▶ [Written problem] Copy out the rows word for word, beginning at the line that contains "In this photograph, how" and stopping after the line that contains "4. point 421,462". Include both of those lines and nothing else.

======

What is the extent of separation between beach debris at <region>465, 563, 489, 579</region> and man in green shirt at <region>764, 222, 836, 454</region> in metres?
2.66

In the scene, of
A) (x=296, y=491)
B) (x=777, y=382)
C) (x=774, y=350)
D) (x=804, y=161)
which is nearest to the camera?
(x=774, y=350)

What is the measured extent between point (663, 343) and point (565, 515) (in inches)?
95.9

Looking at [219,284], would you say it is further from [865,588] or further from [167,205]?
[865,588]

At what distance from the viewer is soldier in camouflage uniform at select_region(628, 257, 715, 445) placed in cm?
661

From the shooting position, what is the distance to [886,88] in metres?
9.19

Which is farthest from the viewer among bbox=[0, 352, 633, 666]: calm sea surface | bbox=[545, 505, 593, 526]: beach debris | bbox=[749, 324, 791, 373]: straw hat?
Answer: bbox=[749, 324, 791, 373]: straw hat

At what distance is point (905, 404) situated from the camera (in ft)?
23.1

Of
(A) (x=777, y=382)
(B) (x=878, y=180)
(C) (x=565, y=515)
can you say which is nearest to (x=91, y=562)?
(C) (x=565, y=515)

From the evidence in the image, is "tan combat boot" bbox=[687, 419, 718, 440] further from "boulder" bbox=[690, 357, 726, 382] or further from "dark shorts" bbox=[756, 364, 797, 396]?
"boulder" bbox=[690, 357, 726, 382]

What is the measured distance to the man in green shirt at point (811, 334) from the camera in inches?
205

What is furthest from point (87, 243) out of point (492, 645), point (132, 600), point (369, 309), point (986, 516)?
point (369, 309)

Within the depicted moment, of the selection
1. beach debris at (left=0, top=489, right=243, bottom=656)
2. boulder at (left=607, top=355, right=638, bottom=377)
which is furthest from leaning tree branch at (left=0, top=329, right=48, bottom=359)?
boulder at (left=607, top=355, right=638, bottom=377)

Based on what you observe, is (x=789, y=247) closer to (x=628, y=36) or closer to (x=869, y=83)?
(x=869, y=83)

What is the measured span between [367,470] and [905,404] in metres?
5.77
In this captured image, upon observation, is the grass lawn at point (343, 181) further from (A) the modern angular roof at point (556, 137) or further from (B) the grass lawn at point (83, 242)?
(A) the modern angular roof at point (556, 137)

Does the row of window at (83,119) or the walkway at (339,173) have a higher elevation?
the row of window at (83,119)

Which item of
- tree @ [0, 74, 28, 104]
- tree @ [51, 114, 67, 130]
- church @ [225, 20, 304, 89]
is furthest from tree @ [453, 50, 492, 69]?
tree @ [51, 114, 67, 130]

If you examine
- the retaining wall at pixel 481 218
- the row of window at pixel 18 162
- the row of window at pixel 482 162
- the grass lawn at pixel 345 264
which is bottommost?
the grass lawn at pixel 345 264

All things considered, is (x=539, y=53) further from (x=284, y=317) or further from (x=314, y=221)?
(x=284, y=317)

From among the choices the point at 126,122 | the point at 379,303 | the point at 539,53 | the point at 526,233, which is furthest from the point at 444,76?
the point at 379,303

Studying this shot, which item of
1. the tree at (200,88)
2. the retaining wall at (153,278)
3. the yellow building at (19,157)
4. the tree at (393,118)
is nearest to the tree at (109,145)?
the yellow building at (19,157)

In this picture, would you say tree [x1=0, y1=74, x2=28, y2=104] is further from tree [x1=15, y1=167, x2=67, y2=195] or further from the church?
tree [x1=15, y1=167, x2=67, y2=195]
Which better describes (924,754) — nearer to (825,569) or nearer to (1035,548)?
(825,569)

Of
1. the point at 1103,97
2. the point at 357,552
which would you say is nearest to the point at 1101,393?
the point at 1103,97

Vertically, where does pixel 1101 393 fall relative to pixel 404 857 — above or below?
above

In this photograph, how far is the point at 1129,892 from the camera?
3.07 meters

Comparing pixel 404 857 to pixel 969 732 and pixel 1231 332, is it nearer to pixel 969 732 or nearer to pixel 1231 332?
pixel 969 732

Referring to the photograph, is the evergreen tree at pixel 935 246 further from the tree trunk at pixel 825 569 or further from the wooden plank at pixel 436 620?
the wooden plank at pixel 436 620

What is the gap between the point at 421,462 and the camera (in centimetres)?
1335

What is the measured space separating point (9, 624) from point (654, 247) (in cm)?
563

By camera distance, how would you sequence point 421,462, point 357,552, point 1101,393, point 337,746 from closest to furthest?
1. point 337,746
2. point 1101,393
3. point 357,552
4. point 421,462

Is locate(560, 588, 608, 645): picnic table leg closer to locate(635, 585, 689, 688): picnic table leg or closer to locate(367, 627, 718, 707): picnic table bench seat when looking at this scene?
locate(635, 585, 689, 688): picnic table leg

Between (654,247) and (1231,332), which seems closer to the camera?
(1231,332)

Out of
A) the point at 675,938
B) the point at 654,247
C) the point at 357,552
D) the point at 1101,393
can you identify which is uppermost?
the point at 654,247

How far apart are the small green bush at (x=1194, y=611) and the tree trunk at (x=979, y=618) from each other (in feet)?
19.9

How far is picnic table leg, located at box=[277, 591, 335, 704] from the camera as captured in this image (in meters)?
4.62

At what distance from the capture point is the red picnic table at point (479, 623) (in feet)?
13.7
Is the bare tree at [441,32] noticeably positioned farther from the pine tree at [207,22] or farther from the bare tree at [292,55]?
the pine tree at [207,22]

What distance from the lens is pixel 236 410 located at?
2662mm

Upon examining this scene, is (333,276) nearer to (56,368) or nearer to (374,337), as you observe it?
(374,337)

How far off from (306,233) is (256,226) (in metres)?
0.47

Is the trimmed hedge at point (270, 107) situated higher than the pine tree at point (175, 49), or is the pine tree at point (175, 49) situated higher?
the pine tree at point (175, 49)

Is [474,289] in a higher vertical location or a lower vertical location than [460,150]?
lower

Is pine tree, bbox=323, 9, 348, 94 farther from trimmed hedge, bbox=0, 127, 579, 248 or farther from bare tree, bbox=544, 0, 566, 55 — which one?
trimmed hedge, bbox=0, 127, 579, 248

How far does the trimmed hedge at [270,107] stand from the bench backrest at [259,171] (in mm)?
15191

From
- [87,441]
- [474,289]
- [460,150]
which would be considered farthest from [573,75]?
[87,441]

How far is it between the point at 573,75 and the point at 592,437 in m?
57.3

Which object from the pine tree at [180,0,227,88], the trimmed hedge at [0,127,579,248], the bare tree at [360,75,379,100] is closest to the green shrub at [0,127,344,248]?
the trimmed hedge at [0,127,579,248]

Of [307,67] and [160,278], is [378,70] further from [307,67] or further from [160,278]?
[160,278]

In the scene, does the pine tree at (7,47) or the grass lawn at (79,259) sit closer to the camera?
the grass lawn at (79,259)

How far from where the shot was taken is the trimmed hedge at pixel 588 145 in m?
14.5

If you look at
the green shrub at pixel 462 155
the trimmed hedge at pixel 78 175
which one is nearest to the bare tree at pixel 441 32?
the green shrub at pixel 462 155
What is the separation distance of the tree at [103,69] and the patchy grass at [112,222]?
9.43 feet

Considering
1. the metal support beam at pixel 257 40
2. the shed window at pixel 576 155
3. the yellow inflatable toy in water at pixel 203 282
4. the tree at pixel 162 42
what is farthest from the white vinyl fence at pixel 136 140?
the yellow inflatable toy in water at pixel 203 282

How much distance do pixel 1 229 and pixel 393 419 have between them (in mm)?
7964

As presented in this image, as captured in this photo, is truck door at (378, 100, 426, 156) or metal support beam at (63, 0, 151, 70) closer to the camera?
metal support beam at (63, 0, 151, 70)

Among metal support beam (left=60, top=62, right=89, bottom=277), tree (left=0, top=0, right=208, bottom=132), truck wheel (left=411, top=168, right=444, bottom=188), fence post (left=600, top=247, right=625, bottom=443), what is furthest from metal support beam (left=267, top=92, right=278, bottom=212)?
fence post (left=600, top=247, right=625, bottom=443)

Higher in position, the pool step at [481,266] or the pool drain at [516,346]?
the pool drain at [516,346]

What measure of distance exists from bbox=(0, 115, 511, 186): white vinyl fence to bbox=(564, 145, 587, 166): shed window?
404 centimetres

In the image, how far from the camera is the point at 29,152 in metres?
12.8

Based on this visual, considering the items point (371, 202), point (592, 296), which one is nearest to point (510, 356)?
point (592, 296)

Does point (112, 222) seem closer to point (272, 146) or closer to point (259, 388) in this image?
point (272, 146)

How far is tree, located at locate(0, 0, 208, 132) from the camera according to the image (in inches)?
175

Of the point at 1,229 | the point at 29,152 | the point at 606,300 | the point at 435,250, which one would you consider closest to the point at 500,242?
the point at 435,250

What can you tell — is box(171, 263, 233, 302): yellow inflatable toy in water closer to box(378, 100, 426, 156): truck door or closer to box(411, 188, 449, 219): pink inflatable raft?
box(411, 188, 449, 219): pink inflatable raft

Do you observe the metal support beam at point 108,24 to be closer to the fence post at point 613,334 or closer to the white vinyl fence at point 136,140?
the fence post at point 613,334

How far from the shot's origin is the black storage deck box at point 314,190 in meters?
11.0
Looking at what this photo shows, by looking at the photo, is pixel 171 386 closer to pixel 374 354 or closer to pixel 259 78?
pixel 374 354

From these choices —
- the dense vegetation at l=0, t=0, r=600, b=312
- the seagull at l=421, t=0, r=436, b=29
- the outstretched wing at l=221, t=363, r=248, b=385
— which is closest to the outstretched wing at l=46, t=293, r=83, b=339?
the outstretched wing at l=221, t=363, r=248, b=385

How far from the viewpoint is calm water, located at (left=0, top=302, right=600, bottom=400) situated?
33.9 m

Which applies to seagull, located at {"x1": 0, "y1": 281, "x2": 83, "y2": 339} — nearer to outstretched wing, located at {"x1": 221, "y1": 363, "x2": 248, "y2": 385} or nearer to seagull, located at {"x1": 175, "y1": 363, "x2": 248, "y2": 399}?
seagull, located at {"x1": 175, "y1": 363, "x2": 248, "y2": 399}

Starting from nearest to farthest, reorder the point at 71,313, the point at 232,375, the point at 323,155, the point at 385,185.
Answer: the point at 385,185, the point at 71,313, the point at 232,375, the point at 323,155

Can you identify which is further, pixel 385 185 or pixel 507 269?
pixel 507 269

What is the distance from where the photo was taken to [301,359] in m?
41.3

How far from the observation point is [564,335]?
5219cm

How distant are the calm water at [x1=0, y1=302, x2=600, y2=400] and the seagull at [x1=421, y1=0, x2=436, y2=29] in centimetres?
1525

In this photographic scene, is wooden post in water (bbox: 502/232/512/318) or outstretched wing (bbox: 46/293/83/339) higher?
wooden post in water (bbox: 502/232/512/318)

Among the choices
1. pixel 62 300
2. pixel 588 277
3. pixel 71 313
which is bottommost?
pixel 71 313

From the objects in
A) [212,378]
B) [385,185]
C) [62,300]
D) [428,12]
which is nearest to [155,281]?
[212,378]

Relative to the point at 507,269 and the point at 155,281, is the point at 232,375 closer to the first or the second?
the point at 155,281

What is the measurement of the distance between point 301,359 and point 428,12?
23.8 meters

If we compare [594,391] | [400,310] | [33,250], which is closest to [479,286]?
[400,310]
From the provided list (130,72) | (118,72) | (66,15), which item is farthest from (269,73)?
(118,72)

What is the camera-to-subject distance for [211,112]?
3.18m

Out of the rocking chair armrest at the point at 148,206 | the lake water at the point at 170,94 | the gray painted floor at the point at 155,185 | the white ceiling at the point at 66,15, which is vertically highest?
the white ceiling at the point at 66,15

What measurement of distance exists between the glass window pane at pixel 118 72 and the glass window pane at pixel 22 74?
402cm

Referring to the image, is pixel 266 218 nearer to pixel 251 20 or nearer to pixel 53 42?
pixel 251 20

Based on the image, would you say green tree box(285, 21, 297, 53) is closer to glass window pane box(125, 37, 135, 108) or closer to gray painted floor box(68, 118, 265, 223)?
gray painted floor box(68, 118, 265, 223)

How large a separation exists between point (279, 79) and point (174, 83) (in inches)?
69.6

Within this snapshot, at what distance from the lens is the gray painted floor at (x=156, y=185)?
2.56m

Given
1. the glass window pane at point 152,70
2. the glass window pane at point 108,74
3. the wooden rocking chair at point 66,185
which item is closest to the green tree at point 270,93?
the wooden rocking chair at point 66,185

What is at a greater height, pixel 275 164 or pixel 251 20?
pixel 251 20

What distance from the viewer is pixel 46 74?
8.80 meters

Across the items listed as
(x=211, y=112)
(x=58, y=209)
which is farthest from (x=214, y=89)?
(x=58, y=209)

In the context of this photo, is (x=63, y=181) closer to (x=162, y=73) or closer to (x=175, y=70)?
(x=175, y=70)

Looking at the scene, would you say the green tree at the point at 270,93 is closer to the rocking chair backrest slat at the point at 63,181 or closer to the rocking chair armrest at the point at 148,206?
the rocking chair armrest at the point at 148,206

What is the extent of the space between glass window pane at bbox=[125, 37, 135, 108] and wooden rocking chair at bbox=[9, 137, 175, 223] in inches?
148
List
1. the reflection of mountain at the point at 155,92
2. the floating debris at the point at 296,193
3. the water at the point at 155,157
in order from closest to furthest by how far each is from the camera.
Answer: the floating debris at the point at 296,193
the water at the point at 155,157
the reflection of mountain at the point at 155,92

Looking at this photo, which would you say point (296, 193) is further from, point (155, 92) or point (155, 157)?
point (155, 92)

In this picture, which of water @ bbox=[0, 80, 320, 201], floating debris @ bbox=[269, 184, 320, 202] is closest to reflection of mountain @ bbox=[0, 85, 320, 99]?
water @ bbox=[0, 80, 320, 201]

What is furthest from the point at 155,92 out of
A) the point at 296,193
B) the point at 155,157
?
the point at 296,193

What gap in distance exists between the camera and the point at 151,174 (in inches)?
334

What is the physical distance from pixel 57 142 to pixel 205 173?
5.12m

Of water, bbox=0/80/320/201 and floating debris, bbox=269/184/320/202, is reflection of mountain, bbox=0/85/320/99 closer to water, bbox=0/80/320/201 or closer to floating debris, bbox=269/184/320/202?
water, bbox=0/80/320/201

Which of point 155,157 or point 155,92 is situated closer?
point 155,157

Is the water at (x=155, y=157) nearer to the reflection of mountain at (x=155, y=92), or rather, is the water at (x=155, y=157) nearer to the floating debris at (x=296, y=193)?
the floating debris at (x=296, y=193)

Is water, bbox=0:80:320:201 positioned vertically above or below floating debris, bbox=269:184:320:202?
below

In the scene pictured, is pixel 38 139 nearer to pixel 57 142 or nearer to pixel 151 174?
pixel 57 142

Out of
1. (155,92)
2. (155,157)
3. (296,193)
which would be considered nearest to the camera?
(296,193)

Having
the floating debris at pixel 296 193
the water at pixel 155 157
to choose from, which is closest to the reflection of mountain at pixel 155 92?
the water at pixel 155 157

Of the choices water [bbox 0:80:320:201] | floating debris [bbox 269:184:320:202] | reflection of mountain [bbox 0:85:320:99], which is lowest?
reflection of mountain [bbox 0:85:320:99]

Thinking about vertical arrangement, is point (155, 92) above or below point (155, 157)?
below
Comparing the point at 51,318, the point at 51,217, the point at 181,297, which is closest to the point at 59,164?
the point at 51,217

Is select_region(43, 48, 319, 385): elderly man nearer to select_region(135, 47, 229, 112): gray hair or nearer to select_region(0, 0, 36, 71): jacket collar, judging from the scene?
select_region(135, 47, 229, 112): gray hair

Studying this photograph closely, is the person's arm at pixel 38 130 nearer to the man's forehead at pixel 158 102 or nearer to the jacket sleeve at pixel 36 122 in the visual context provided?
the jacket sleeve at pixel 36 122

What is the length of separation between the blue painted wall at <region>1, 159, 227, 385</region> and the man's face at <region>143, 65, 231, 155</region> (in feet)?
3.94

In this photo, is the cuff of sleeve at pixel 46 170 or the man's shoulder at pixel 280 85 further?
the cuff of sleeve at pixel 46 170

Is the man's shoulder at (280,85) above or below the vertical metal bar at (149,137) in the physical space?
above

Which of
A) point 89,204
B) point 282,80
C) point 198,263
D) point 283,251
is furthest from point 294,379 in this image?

======

▶ [Right answer]
In this photograph, how far is the point at 1129,892 from the camera?
3.07 meters

Comparing pixel 404 857 to pixel 969 732 and pixel 1231 332, is it nearer to pixel 969 732 or nearer to pixel 1231 332?
pixel 969 732

Referring to the photograph, is the evergreen tree at pixel 935 246 further from the tree trunk at pixel 825 569 or further from the wooden plank at pixel 436 620?
the wooden plank at pixel 436 620

What is the gap between the point at 421,462 and the camera (in centimetres)?
1335

What is the measured space separating point (9, 624) from point (654, 247) (in cm)?
563

By camera distance, how would you sequence point 421,462, point 357,552, point 1101,393, point 337,746 from closest to furthest?
1. point 337,746
2. point 1101,393
3. point 357,552
4. point 421,462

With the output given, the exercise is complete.